320 Seiten Hundeliebe

Der Journalist und Autor Simon Garfield erzählt in seinem Sachbuch „Dogs best friend. A brief history of an unbreakable bond“ von der innigen Beziehung zwischen Mensch und Hund, oder wie aus dem Wolf ein Yorkshire mit Schleifchen wurde.

Copyright: Weidenfeld and Nicoloson

For all the dogs we love“, steht als Widmung auf einer der ersten Seiten von Simon Garfields Buch „Dogs best friend. A brief history of an unbreakable bond“. Die Liste der Hunde ist lang. Der britische Journalist und Autor erzählt mit Humor und Wissen von einer der wohl längsten Liebesgeschichten seit es Menschen gibt: die zwischen Hunden und Zweibeiner*innen.

Garfield – ironischer Name für einen Autor, der über Hunde schreibt, immerhin teilt er sich den Nachnamen mit einer berühmten Comic-Katze – beginnt mit Geschichte. Er liefert interessante Einblicke in die Forschung zur Domestizierung von Hunden.
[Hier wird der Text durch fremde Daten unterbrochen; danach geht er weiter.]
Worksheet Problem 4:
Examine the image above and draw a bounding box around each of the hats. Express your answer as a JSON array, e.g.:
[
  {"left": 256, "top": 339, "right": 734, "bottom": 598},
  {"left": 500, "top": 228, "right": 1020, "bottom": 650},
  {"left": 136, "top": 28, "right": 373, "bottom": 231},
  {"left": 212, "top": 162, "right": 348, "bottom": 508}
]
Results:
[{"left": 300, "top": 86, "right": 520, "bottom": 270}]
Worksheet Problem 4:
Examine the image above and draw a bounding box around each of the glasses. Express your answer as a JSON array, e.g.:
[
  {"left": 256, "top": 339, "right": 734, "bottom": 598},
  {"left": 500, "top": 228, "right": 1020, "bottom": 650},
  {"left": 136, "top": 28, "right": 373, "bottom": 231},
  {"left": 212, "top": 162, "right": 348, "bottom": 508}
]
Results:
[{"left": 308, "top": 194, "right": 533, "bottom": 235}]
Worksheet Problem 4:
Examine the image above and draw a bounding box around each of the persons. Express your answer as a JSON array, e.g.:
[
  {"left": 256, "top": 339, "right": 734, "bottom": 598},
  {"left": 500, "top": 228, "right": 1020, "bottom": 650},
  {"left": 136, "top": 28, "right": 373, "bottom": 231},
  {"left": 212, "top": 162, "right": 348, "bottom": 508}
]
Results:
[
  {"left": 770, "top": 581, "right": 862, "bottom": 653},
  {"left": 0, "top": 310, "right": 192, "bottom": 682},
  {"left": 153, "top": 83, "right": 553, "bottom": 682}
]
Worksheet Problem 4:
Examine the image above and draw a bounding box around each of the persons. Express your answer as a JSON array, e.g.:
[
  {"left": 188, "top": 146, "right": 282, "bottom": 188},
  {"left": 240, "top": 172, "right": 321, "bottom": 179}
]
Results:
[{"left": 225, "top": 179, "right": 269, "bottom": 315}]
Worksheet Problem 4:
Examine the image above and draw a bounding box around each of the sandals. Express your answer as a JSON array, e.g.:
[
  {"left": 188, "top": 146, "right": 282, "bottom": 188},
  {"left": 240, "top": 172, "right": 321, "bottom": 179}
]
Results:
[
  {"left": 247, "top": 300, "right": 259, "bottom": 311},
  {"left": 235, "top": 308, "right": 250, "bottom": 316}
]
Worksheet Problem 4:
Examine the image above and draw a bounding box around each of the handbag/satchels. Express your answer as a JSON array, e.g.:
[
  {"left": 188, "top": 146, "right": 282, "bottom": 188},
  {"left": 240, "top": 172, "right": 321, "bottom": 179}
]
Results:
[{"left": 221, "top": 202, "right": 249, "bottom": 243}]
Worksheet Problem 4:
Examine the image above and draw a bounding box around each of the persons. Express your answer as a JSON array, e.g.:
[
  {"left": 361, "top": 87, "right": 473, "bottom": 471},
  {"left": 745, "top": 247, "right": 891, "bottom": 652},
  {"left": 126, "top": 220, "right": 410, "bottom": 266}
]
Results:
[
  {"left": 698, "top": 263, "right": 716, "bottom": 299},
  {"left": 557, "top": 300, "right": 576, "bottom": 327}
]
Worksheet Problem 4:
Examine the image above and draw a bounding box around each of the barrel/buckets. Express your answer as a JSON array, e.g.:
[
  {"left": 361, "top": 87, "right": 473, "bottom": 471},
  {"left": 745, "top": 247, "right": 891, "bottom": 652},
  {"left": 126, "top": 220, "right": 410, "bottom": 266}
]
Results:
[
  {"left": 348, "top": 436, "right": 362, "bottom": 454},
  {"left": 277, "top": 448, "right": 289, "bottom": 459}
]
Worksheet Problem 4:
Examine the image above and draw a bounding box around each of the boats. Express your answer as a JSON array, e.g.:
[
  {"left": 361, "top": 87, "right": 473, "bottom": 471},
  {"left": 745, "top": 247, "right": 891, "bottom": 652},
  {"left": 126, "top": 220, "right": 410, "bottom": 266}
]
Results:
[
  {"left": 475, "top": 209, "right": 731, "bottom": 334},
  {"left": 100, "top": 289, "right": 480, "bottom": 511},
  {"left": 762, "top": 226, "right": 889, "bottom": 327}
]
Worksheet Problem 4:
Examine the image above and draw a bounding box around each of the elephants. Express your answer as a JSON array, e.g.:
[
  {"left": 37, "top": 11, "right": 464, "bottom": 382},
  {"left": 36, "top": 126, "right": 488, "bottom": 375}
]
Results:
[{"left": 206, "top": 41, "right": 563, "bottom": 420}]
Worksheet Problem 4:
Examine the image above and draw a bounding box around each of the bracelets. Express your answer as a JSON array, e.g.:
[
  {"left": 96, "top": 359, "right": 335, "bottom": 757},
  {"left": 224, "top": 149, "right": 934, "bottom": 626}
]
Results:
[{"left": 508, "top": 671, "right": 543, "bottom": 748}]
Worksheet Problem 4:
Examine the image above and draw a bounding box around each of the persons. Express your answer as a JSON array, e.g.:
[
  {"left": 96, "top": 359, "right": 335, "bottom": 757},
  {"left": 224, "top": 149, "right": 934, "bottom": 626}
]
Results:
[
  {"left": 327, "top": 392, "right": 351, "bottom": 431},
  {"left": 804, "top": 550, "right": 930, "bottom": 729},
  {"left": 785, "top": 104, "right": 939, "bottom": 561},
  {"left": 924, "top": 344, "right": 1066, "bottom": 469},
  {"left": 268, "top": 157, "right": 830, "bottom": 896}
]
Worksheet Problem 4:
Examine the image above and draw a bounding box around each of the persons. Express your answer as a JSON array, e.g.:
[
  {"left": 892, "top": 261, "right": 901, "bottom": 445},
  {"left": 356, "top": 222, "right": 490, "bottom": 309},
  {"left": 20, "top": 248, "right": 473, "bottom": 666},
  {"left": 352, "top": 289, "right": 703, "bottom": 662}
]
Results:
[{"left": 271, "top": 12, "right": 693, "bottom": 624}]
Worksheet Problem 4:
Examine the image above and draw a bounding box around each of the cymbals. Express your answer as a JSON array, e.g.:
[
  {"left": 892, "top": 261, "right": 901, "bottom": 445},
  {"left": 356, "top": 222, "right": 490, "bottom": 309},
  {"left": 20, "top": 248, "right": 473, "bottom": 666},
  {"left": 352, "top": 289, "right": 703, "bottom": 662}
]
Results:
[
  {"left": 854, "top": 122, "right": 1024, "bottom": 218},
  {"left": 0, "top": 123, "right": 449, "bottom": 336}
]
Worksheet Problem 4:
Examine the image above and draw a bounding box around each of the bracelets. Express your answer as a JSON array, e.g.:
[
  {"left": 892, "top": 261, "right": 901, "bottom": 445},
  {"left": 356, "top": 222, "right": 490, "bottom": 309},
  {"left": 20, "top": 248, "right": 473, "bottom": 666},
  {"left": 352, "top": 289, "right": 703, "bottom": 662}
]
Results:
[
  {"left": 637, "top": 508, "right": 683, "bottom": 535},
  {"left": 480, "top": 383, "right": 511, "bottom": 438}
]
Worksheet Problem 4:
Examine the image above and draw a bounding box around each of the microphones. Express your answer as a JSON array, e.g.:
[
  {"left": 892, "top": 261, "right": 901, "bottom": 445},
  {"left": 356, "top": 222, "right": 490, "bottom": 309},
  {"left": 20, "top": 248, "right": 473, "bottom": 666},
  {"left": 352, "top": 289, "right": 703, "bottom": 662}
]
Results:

Nach letzten Studienergebnissen liegt diese zwischen 15.000 und 40.000 Jahre zurück.

Neben vielen Fakten, gibt es auch etwas fürs Herz: In mehreren Kapiteln führt Garfield die Loyalität von Hunden vor, in anderen ihre bewundernswerte Intelligenz. Seite für Seite stellt der Autor dar, wie sich die öffentliche Wahrnehmung von Hunden über die Jahrzehnte und Jahrhunderte hinweg gewandelt hat und was sie auszeichnet.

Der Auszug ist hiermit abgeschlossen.